Nobel prize-winning economist and NYT columnist, Paul Krugman, pronounces The Geithner Plan economic "hocus pocus" and dead on arrival.

Why is this good news?

For all his erudition and acclaim, Krugman is too often a pompous and grandiloquent fool. And history, possessing a keen sense of irony, tends to seek out the most bombastic and definitive statements for singular embarrassment.

In short, Krugman is salivating at the possibility of a failure so huge that the only solution is complete government control (and I suspect he would also relish a turn running Treasury). But a successful private-public partnership does not further his agenda for nationalized banking and a planned economy.

This is not the first time Krugman has let his preferences get in the way of his judgment. He possesses a track record for pronouncements of doom that turned out to be nothing more than wishful thinking.

Krugman on the SURGE in Iraq (September 2007):

The smart money, then, knows that the surge has failed, that the war is lost, and that Iraq is going the way of Yugoslavia. And I suspect that most people in the Bush administration maybe even Mr. Bush himself know this, too.

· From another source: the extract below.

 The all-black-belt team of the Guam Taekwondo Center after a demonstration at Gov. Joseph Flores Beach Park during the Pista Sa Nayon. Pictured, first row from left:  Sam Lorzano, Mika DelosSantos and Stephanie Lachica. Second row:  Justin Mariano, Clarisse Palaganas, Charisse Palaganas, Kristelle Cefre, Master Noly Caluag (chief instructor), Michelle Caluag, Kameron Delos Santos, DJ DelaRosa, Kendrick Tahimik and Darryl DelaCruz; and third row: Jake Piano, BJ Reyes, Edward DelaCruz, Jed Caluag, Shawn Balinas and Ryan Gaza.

The Financial Crisis is Barack Obama's Iraq. Just as President Bush understood that Iraq (once engaged) was the one potential threat that could fundamentally alter American hegemony in the world, President Obama needs to understand that the potential Financial Meltdown possesses the same destructive capacity.

Just as the surge had to work to save us all, the Geithner Plan has the same scent of absolute necessity (and desperation).

I hope the "Krug" is just as wrong now as he was then.